* Tasks and exercises
1: In the Storage Field Day text, which company made a surprise visit to Storage Field Day 3 and announced an acquisition there?
2: Retype the Storage Field Day text from "Let me set the" up to and including "NexGen storage there.".
3: Decide whether each statement below agrees with the Storage Field Day text, answering yes or no and quoting the words of the text that settle it.
(a) Tech Field Day events have official themes.
(b) At Storage Field Day 4, delegates heard about storage caching from Proximal Data, Avere, and Virident.
(c) The iSCSI, NFS, and Fibre Channel protocols were designed to access more than one storage system.

* Extracted text
*** Begin section ***
Let me set the record straight: Tech Field Day events don’t have official themes. We don’t select companies based on what sort of technology they are selling or tell our presenters what to focus on. But it sure seems like we do sometimes!
At Storage Field Day 3 in April, it seemed like everyone was talking about flash caching. Delegates at that event saw the launch of Pernix Data and were briefed by SanDisk’s FlashSoft team, Marvell’s DragonFly group, NetApp’s flash caching concept, and even a surprise visit from Fusion-io, who announced their acquisition of NexGen storage there.
Having wrapped up Storage Field Day 4 this week, it seems that the theme was scaling storage. Delegates learned about scale-out storage from CloudByte, Coho Data, Nimble Storage, Overland Storage, Avere Systems, Gridstore, Oxygen Cloud, and Cleversafe. Of course, we also heard about storage caching from Proximal Data, Avere, and Virident. See, I told you there was no theme!
Essentially, we have five companies trying to scale out arrays while preserving existing client protocols and three companies using atypical client access methods:
- CloudByte, Overland, Nimble, Coho, and Avere have developed clever ways of enabling existing storage protocols (iSCSI, NFS, and Fibre Channel) to access more than one storage system (node, array, target, filer, what have you) without knowing it. This is really difficult, since those protocols were never intended to work this way.
*** End section ***
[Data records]
*** Begin section ***
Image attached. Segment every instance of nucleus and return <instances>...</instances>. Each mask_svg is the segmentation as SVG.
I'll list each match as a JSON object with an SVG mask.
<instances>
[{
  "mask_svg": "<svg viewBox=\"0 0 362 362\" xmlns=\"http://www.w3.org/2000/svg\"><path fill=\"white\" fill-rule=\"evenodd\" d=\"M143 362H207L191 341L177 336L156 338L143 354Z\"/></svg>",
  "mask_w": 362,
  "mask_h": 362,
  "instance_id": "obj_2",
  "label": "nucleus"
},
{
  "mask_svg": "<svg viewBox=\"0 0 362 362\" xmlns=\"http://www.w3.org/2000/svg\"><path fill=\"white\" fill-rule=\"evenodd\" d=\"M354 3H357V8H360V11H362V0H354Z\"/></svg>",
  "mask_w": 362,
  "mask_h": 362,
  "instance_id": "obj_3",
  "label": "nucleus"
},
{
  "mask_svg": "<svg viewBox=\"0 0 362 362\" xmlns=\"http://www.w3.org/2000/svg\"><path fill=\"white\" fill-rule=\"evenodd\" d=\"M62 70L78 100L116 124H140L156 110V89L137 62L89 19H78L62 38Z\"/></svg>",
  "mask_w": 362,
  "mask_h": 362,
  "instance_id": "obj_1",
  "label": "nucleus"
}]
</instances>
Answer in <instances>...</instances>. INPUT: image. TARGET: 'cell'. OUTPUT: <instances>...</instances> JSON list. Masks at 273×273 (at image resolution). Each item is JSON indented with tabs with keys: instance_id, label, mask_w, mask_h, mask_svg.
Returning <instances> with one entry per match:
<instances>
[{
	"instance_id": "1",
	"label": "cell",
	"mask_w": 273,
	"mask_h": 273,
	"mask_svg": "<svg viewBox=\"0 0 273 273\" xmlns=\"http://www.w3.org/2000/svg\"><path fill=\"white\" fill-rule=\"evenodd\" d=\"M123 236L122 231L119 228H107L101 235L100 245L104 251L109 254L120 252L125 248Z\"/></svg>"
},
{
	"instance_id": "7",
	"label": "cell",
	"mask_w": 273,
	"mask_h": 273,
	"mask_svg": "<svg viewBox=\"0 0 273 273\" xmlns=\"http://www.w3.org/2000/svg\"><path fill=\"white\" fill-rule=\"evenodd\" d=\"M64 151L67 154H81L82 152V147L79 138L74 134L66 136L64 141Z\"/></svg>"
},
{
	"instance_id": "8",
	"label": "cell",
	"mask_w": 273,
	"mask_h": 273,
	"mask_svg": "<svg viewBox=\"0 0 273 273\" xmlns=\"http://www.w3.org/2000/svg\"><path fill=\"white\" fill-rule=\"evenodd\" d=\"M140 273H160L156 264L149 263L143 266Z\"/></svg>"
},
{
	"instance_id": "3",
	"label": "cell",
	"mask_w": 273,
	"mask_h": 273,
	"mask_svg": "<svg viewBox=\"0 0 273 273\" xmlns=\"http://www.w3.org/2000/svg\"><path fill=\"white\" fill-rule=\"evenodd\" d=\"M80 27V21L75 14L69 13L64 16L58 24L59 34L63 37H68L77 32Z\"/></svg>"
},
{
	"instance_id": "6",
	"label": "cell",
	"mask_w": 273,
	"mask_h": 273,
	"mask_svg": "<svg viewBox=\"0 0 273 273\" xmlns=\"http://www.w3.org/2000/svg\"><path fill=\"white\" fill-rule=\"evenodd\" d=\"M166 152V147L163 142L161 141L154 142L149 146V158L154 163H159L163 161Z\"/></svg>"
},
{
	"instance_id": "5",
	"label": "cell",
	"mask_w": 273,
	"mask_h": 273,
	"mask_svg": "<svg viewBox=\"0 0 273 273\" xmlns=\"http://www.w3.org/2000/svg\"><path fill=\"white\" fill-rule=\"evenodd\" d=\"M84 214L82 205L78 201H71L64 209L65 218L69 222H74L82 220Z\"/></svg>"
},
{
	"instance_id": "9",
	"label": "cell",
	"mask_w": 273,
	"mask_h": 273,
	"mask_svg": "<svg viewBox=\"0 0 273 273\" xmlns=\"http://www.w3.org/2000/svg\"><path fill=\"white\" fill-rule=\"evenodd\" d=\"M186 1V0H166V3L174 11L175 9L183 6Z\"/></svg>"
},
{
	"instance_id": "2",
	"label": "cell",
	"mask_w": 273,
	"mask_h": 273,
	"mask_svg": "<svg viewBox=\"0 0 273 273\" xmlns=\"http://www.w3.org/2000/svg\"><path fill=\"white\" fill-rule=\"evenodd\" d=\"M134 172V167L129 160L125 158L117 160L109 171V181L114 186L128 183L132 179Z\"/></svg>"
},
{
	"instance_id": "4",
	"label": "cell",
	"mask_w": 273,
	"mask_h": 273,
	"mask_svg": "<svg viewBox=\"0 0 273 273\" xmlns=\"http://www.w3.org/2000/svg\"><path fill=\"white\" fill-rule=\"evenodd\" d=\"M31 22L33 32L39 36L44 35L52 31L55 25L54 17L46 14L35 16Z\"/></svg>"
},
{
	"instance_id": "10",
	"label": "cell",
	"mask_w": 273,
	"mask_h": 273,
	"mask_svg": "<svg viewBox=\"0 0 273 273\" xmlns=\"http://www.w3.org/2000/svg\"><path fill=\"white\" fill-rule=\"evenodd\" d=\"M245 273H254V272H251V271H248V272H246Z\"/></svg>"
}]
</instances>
*** End section ***
* Answers
1: Fusion-io, which announced its acquisition of NexGen storage.

2:
Let me set the record straight: Tech Field Day events don’t have official themes. We don’t select companies based on what sort of technology they are selling or tell our presenters what to focus on. But it sure seems like we do sometimes!
At Storage Field Day 3 in April, it seemed like everyone was talking about flash caching. Delegates at that event saw the launch of Pernix Data and were briefed by SanDisk’s FlashSoft team, Marvell’s DragonFly group, NetApp’s flash caching concept, and even a surprise visit from Fusion-io, who announced their acquisition of NexGen storage there.

3:
(a) No: "Tech Field Day events don’t have official themes."
(b) Yes: "we also heard about storage caching from Proximal Data, Avere, and Virident."
(c) No: "those protocols were never intended to work this way."